#### Job:
Extend the wedding photography advice below by writing what comes after its final sentence.

#### Excerpted passage:

One thing I can say about shooting weddings is that practice really
helps.  Once it starts, you have to be on a fast pace and don't have
time to do anything over or think through things too much.  Almost
every wedding I have done has had a time factor problem that ended up
squeezing in on the photography time.

As to your questions:
1) Daytime shots are typically fill flashed with about -1.5 stops of
flash compensation.  Looking to just lighten shadows a bit, put a
catchlight in the eyes and warm up the shot.  When greater distances
are involved then I may not do that.  The bridge shots had fill flash
on.
2) I only shoot in raw at this point.  This is especially important
with weddings as there will be times when you will have things set
wrong if you are shooting jpg.  You will forget to reset them in the
heat of the battle and end up doing much photoshop work to fix your
wrong settings.  With raw, you don't have to worry about any of those
settings until after the wedding is done.
3) I don't use any of the automatic modes on the camera for weddings
and portraits.  I set the camera to manual mode and center weighted
metering.  I typically meter off a mid toned object in the same light.
The Hyper Manual capability makes this very quick to do.  Preset the f
stop by spinning the dial to what I want and press the green button
when pointing at the object.  That sets the shutter speed.  Then I
shoot until the lighting is different.  If the lighting is tricky like
a white dress, I might take the first shot and then look at a
histogram quickly to see if I am way off or not.  Evening receptions
quite often require full flash.  In that case I use an AF400T set on
TTL with a Lumiquest softbox on it.  I'll take a shot of the bride in
her white dress and a shot of the groom in his black and set exposure
comp to deal with it.  Most commonly it is about -2 stops with that
combination.

#### Information shown:
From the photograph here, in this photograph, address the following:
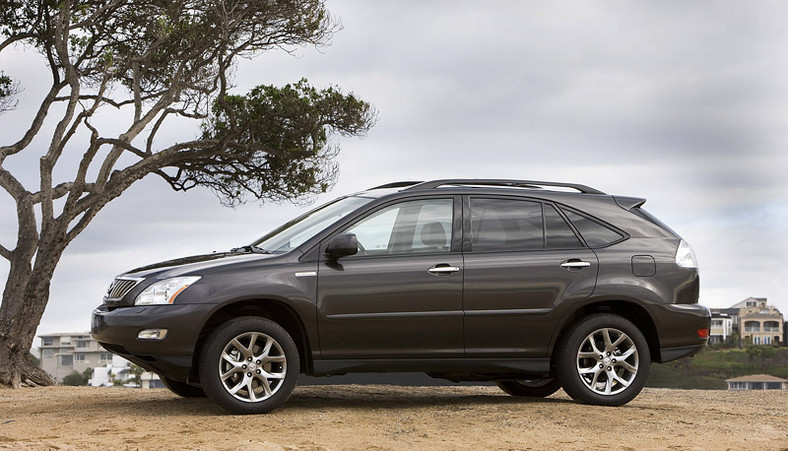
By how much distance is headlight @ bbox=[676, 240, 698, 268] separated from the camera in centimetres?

#### Task answer:
Feel free to ask any other questions you might have.


-- 
Best regards,
Bruce


Wednesday, September 7, 2005, 1:01:06 PM, you wrote:

RW> Lovely shots Bruce.

RW> I have a friend at work who has asked me to shoot his wedding next spring.
RW> He knows that I'm not a pro but I hope and expect that I can get a few
RW> decent shots.

RW> Anyway - I'm really interested in you shots and have been thorough most of
RW> the proofs. With one exception, serial 192, they are all well executed and
RW> some are great. 

RW> Would you answer a couple of questions ?

RW> 1. did you use any fill-flash on the bridge shots ?
RW> 2. What settings do you use for contrast/sharpness etc.
RW> 3. Did the dress cause any exposure problems (did you use compensation ?)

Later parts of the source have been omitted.